◆ TEXTE À EXAMINER:
....

C.T : Aujourd'hui on le comprend bien, nous n'avons pas d'autres choix que de déverser cette eau dans la mer. Nicolas Bertholon, vous réfléchissez à d'autres projets. Winiki Sage, la semaine dernière vous avez souligné l'urgence de sauver notre océan qui est malade. Il faut d'abord travailler sur la partie terrestre, faire en sorte que les écoulements anthropiques (tout ce qui concerne l'homme) soient propres, aujourd'hui vous estimez qu'il y a encore du travail à faire ?

W.S : Oui, il y a des choses à faire. Là j'ai une suggestion, quelque chose que je ne comprends pas : ce lagon est partagé avec Paea et Faaa. Ce genre d'investissements là, qui est conséquent, devrait faire partie d'une vision globale. On a le même lagon. C'est vrai que sur terre on a défini des limites entre les populations. Mais ce genre de sujets là, j'estime que ça devrait être au niveau du Pays et que les communes devraient se mettre ensemble puisque l'on partage le même lagon. Et effectivement si aujourd'hui des associations font du bouturage, militent pour faire du rahui mais qu'à chaque fois qu'il pleut, toutes ces eaux anthropiques s'écoulent dans la mer, on ne va pas y arriver. Je pense qu'une des solutions, et j'aimerais que Nicolas nous dise ce qu'il en pense, c'est aussi de trouver des partenariats entre les communes. Nous partageons le même lagon aujourd'hui, l'eau qui rentre par Taapuna ressort par Papeete et inversement. Donc essayons de trouver des solutions communes sur terre pour protéger ce lagon que l'on partage tous.

....

◆ TÂCHES À RÉALISER:
1) Résumez en deux phrases l'entretien sur le lagon.
2) Recopiez fidèlement le passage de l'entretien sur le lagon commençant par « C.T : Aujourd'hui » et se poursuivant jusqu'à « travail à faire ? ».
3) Prolongez l'entretien sur le lagon au-delà de sa dernière phrase.
Les lignes reproduites plus loin ne sont pas nécessaires.

◆ EXTRAIT DE DONNÉES:
....

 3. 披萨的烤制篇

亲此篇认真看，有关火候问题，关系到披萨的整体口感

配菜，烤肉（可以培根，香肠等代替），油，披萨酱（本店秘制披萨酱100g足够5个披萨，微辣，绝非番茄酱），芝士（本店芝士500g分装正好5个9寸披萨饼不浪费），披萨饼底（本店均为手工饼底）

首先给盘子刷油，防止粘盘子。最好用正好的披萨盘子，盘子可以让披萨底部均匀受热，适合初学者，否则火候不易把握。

....

◆ RÉPONSES PAR NUMÉRO:
1) À la question de savoir s'il reste du travail pour rendre propres les écoulements anthropiques, Winiki Sage répond par l'affirmative et estime que des investissements aussi conséquents devraient relever d'une vision globale au niveau du Pays, puisque le lagon est partagé avec Paea et Faaa. Winiki Sage propose des partenariats entre les communes pour trouver sur terre des solutions communes, car les efforts des associations n'aboutiront pas si les eaux anthropiques s'écoulent dans la mer à chaque pluie.

2)
C.T : Aujourd'hui on le comprend bien, nous n'avons pas d'autres choix que de déverser cette eau dans la mer. Nicolas Bertholon, vous réfléchissez à d'autres projets. Winiki Sage, la semaine dernière vous avez souligné l'urgence de sauver notre océan qui est malade. Il faut d'abord travailler sur la partie terrestre, faire en sorte que les écoulements anthropiques (tout ce qui concerne l'homme) soient propres, aujourd'hui vous estimez qu'il y a encore du travail à faire ?

3)
N.B : Mauruuru maitai Winiki... Parce qu'il dit à peu près aux mots près ce que je pense. C'est vrai que sur terre, l'administration, les hommes ont mis des frontières, entre la commune de Punaauia, de Paea et de Faaa. J'ai eu l'occasion de dire à certains tavana : quand on a de la pollution qui atteint notre lagon, vous croyez que la frontière administrative qui traverse le lagon empêche la pollution de passer du lagon de Faaa au lagon de Punaauia ? Non, ça n'empêche pas. Donc c'est vrai que l'approche doit être globale. Après maintenant on est peut-être un peu à la traîne les trois communes de l'ouest mais il faut savoir qu'on a été les précurseurs il y a une cinquantaine d'années et je rends hommage à nos anciens tavana et je rends hommage à l'intercommunalité pour la gestion de l'eau potable avec le syndicat en charge. Quand le syndicat s'est mis en place les trois communes faisait à peine 20 000 habitants. Aujourd'hui à la louche c'est à peu près 80 000 habitants. Les installations sont toujours les mêmes. Et Winiki a raison de dire que la première approche que nous devons avoir, c'est une approche par rapport à nos activités humaines sur terre et l'impact que l'on peut avoir sur l'environnement. Il se trouve qu'à la commune, en tant que deuxième adjoint en plus, je suis en charge de l'aménagement. Et régulièrement je monte au créneau en disant que lorsqu'on a des aménagements de lotissement, de résidence, est-ce que les promoteurs font le nécessaire pour mettre en place des bassins de rétention, de décantation quand il se met à pleuvoir pour éviter que ça ne finisse dans le lagon ? Malheureusement, ces dernières années, à chaque saison des pluies on a eu des épisodes un peu particuliers. Pour ceux qui se souviennent, rappelez-vous, l'année dernière à la saison des pluies ça a été inondé jusqu'à l'hôtel de Punaauia où on a vu 20 à 30 centimètres de boue dans nos locaux parce que quelqu'un avait fait une promotion et qu'il n'a pas trop respecté. Après derrière ils ont fait le nécessaire mais comme je dis toujours, au lieu de toujours guérir, il faut peut-être à un moment donné prévenir et anticiper. (...) Je ne comprends pas pourquoi nous ne pousserions pas cette intercommunalité jusqu'à la prise en charge des eaux usées.

C.T : Est-ce qu'un projet 100% écologique en termes d'assainissement est possible en Polynésie ? 

N.B : Ce sont des histoires de normes et il faut qu'à l'échelle du Pays, la puissance publique légifère pour faire en sorte de mettre en place des normes et que toutes les autorités qui prennent en charge ce domaine-là les respectent. Ensuite d'autre part, tout est possible... C'est comme partout ! L'eau potable aux Tuamotu par exemple... Mais seulement, à quoi doit-on faire appel ? La technique d'osmose inversée ? Cela coûte très cher. À combien le mètre cube d'eau potable va-t-il revenir ? (...) On peut aussi avoir des techniques d'épuration qui font qu'une fois que l'eau est traitée, elle est en qualité eau potable... On peut la boire. Il y en a certains qui le font. Mais ça a un coût. La question c'est, qu'est-ce que la population est prête à supporter comme coût pour avoir ce résultat ?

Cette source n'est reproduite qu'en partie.